Where the voice is coming from is also a mystery. It’s certainly coming from somewhere in the graveyard although, looking around, there’s no one obvious about. There’s no one standing by the open grave, fresh dug this morning and now waiting, health and safety considerations having been taken into account, boarded over, for its recipient tomorrow afternoon, three-thirty, give or take a minute or two.
There’s no one, part hidden behind the Great Oak, no one bent double either in front of or behind a granite headstone, nor anyone fetching water from the trough to top up a vase of flowers. When the wind blows, or the sun shines, those little tin pots can dry out some fearsome quick in this sou’-west facing cemetery, halfway up, or should that be, halfway down, a Cornish hillside? It’s all dependent on which way you’re approaching it, I guess.
“If you’re a villager, then it’s halfway up, obviously, given that the village lies at the bottom of the hill. Where else would it be but halfway up? Nobody visits the cemetery on their way home, back from working away all day or city shopping. The cemetery’s a destination place, much like the Smugglers Inn, down on the quay. They’re both places you go to for a purpose, though, in comparison, the cemetery does lack somewhat in atmosphere,”
the same voice adds.
No, looking around, there’s no one to be seen, nothing, apart from a couple of disinterested, scrawny-looking rooks atop the Oak that’s stood watch over the place ever since the date of the first internment, planted, as it was, in commemoration. Even the seagulls, landed in surrounding fields, give this place a wide berth and they’ll go almost anywhere.
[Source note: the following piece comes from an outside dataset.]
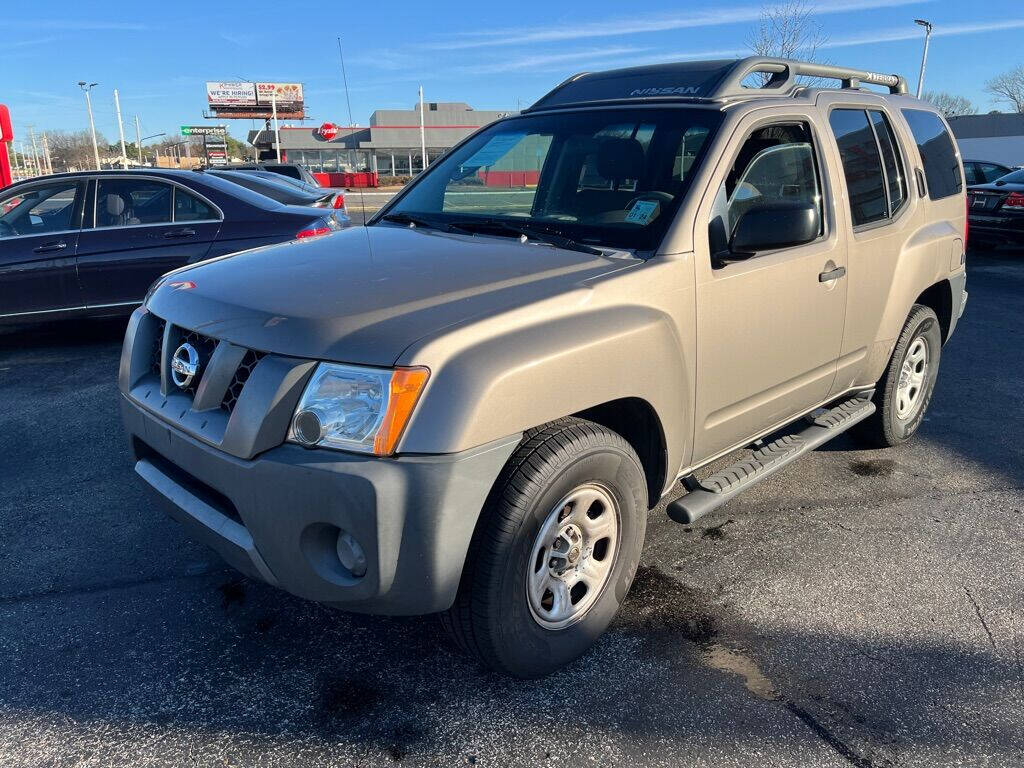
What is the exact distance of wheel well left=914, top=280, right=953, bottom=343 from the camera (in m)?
4.70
Who’s talking then? it can only be asked, for it’s well noted, in general conversation, that dead men don’t talk. Women neither, by extension.
“They do, I can assure you, and I should know. For all his power, not even sharp-scythed Death concealed in hooded cloak, like some recalcitrant teenager hanging around on a street corner in a full-length hoodie, in a vain attempt to pretended that he’s not really there, can close this mouth,”
says Tommy Tattle, disproving the adage, proud that his prowess in that one department, if no longer in any other, still runs on, much as it always had in life; a perpetual motion machine if ever there was one.